If so, I might be inclined to agree with you on that narrow point, but software/AI programs can still evolve in other major ways. Assuming an AI that operates on the basis of Neural Networks for example, it could evolve its number of layers, the size of each layer, its sensitivity to new information, and other such parameters.

It's not clear if the concept of predator-prey makes any sense in the context of software programs, but invader-defender and virus-host relationships could certainly exist in a advanced software ecosystem, similar to in nature.

The premise of the essay seems a little too far-fetched for me to seriously worry about it, but it does seem like a great premise for a sci-fi novel.

If you insert a random nucleotide into a DNA sequence, the protein you get is usually very similar to the old one. But if you insert a random branch instruction into the object code of a working program, the results are somewhat different.

The problem with software evolution is that the adjacent points in program representation space -- whether it's source space or binary , neural network parameters or whatever -- are not viable individuals that can participate in an evolving population. They code for junk -- stillborn offspring. This isn't terribly surprising. The apparatus that powers living systems and makes DNA sequence space so nice took almost a billion years to evolve. Building a such a system in silico, one that is both that flexible and that forgiving, is not likely to happen anytime soon.

But you're right. I'd totally read the sci-fi novel.

> But if you insert a random branch instruction into the object code of a working program, the results are somewhat different.

Maybe, maybe not. I've observed lots of dead code in my time developing, where inserting random instructions would have no impact whatsoever. Inserting random instructions into a give program may have negative side effects, it may not. But (without having read your reference, though I might, or the linked article here), most of the source and object code that exists is highly specified and functionally dense. These are the ways we code when we want something very optimized and not broadly adaptive. Essentially you could say that almost all of the code we are writing is rain man style code. Good at some few sets of things in specific conditions. I think it is possible that there will exist (although perhaps not written in the same way) code where less of the genome is lethal, and there is more "wiggle room" for code to expand and change as a system.

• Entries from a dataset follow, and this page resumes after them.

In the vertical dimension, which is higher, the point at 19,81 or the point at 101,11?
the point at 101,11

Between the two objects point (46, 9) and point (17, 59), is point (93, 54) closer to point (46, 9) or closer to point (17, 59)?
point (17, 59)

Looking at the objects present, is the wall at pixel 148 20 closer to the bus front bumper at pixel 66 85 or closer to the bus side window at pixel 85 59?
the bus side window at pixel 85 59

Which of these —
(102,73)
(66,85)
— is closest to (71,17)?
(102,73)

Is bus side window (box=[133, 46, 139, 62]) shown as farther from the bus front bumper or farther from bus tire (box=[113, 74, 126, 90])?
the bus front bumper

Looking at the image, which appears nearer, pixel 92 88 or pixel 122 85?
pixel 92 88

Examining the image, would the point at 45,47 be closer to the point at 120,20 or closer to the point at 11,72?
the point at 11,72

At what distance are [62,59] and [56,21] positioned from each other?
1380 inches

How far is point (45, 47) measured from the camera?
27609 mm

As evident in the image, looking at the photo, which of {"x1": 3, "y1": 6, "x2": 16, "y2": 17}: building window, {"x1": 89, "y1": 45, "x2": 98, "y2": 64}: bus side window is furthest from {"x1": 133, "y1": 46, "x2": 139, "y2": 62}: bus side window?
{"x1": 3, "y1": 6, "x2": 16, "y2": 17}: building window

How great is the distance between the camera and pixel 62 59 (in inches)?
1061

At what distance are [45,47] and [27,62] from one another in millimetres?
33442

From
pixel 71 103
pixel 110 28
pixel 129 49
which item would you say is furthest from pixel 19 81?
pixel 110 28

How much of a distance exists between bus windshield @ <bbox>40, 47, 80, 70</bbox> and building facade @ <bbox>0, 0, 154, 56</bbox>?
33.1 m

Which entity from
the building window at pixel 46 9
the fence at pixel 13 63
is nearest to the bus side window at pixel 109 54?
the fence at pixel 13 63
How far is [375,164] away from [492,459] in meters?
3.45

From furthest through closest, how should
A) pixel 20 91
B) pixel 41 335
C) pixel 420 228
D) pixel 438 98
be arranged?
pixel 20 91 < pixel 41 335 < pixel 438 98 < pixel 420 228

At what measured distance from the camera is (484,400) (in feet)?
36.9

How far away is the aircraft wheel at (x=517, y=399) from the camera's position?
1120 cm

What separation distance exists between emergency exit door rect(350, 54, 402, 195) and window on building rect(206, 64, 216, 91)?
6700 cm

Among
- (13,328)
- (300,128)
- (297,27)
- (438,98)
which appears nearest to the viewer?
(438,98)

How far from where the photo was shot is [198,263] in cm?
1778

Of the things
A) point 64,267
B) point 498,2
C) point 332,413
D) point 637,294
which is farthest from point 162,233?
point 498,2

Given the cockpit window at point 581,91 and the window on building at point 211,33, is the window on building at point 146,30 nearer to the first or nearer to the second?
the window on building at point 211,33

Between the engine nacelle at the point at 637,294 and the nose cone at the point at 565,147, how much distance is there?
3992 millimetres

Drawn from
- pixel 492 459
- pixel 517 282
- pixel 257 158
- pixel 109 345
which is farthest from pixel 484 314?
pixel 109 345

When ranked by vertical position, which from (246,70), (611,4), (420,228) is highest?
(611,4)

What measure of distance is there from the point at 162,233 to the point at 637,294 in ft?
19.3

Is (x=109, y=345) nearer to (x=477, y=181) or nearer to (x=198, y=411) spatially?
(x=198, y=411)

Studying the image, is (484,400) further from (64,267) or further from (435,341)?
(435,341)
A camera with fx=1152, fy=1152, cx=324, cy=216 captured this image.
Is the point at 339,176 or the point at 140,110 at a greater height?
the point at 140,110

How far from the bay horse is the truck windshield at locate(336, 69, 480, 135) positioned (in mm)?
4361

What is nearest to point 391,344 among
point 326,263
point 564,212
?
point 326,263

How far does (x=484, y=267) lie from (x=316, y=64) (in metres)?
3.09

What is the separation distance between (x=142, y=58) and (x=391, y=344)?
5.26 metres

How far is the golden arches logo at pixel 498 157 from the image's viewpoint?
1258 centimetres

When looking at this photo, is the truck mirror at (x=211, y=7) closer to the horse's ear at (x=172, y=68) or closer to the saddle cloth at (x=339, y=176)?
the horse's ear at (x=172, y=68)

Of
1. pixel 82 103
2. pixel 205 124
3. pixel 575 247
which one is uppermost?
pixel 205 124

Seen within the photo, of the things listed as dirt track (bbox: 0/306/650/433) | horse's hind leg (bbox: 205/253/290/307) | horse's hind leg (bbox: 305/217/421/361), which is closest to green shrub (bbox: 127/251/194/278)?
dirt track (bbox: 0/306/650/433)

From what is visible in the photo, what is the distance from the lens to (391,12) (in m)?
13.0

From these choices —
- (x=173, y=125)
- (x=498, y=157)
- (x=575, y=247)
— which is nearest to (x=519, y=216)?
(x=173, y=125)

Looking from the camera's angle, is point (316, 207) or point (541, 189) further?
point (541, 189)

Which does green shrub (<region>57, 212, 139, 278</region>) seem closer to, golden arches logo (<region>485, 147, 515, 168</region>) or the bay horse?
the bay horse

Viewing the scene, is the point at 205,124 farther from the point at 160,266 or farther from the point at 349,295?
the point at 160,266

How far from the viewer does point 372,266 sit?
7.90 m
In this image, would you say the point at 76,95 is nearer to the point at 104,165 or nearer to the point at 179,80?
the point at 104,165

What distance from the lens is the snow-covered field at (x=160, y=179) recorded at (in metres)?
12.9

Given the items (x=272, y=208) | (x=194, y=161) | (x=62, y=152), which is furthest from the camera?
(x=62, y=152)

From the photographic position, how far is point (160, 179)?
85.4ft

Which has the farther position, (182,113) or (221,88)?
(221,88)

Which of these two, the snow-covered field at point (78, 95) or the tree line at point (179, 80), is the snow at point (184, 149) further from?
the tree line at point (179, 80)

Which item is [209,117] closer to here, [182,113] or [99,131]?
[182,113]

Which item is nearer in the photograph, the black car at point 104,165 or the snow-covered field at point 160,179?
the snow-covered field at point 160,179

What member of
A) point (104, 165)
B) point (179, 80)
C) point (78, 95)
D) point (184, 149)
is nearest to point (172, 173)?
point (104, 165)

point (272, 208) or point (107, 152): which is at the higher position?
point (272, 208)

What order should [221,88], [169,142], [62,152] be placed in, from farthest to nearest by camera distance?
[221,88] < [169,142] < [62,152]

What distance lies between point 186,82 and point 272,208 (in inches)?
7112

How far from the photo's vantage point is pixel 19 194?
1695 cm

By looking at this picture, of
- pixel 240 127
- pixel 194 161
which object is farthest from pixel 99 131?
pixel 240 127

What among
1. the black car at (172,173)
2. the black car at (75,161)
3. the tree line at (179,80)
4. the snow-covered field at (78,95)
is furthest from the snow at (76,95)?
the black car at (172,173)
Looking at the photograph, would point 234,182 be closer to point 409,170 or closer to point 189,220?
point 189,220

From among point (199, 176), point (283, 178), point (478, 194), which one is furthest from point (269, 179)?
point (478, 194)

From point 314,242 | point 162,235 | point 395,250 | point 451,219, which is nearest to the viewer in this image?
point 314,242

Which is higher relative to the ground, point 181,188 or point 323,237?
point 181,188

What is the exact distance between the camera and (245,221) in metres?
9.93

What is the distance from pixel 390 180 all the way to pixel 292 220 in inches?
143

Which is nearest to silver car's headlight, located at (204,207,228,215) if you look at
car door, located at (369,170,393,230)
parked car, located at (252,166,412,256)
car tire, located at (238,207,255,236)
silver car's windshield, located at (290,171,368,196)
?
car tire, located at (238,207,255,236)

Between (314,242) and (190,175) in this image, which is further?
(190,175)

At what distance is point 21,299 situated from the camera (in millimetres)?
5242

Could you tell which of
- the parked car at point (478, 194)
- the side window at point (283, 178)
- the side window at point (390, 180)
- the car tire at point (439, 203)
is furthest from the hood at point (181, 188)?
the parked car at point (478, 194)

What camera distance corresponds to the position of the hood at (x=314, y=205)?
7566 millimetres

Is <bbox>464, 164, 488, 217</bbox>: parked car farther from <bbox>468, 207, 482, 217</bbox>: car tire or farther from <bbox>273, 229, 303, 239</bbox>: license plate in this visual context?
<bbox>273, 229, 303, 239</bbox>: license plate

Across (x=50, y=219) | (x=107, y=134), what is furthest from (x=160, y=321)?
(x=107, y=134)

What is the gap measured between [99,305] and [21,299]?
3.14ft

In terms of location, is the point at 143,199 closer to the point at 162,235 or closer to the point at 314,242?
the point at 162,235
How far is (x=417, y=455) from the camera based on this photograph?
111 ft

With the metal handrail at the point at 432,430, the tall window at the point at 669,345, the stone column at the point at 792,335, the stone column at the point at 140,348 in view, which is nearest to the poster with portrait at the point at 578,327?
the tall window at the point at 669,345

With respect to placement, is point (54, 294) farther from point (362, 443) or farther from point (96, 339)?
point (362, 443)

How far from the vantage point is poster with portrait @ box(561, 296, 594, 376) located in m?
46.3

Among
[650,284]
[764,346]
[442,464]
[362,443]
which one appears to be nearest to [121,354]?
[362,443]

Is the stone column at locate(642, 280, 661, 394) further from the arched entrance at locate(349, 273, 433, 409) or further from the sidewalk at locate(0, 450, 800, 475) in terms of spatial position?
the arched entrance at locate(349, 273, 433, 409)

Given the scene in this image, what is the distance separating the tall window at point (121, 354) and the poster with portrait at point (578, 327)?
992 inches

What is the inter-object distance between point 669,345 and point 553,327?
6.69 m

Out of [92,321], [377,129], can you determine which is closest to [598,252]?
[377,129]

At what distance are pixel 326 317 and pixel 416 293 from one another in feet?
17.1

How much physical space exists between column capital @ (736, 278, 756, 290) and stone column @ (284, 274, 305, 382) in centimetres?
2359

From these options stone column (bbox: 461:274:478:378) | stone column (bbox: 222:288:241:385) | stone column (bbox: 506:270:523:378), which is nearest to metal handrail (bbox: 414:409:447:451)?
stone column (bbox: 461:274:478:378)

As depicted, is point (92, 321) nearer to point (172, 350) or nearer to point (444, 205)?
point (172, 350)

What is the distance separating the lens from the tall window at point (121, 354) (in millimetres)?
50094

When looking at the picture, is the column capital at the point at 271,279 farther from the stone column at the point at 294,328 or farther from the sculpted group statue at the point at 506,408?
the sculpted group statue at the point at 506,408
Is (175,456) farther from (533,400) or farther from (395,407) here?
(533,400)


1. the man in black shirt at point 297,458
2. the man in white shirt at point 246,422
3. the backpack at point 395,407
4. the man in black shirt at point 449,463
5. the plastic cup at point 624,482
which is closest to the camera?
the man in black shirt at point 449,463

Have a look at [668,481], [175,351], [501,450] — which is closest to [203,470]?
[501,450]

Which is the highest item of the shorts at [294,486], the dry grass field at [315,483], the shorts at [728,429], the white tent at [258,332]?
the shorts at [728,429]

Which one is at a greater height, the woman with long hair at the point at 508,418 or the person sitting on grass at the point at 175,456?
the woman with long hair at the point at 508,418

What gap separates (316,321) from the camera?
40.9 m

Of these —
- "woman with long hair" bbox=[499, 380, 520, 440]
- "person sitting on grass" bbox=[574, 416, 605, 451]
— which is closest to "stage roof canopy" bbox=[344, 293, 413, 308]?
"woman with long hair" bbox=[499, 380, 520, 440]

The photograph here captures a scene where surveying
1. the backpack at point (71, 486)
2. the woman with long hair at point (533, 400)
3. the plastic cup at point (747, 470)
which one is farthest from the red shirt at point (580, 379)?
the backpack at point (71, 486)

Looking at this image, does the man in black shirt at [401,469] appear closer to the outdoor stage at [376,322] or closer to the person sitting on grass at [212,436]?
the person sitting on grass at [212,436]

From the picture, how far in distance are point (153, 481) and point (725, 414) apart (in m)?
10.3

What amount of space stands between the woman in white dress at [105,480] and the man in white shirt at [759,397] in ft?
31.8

The stillborn offspring we might encounter if todays systems were "genetically evolved" are the equivalent of disseminated haploid genetic material. I think the conditions for conception (if you'll ride with me on my beaten metaphor) are not so far off as you may think, even if they are very different in terms of compilation/process execution/parallelism. While much of the code we write still mirrors the serial logic we often apply in the sciences, it is neither a foregone conclusion that software will continue exclusively in that way, nor a lack of capabilities of modern infrastructure to achieve parallelism comparable to some biological systems.

The novel "StarFish" by Peter Watts (and it's sequel) plays with this notion a bit actually.
As much as I enjoy fictional, armchair partial-cosmology, this evolution-based explanation of every aspect of humans - intelligence, social behaviour etc, is just so unimaginative. Couldn't evolution itself evolve to a point where it diverges from the conventional structures held to compose evolution?

Besides, if self evolved as a response to cheating, we must explain cheating outside of the concept of self. Why would you cheat if you are not separate as an individual?

"Couldn't evolution itself evolve to a point where it diverges from the conventional structures held to compose evolution?"

In theory, that's what intelligence/civilization is doing isn't it? We're replacing one optimization process (natural selection/mutation/etc) with a new one (forethought/planning/etc). When we talk about genetic engineering, or AI, or anything like that, we're talking about replacing evolution with intelligent design. We're evolution++.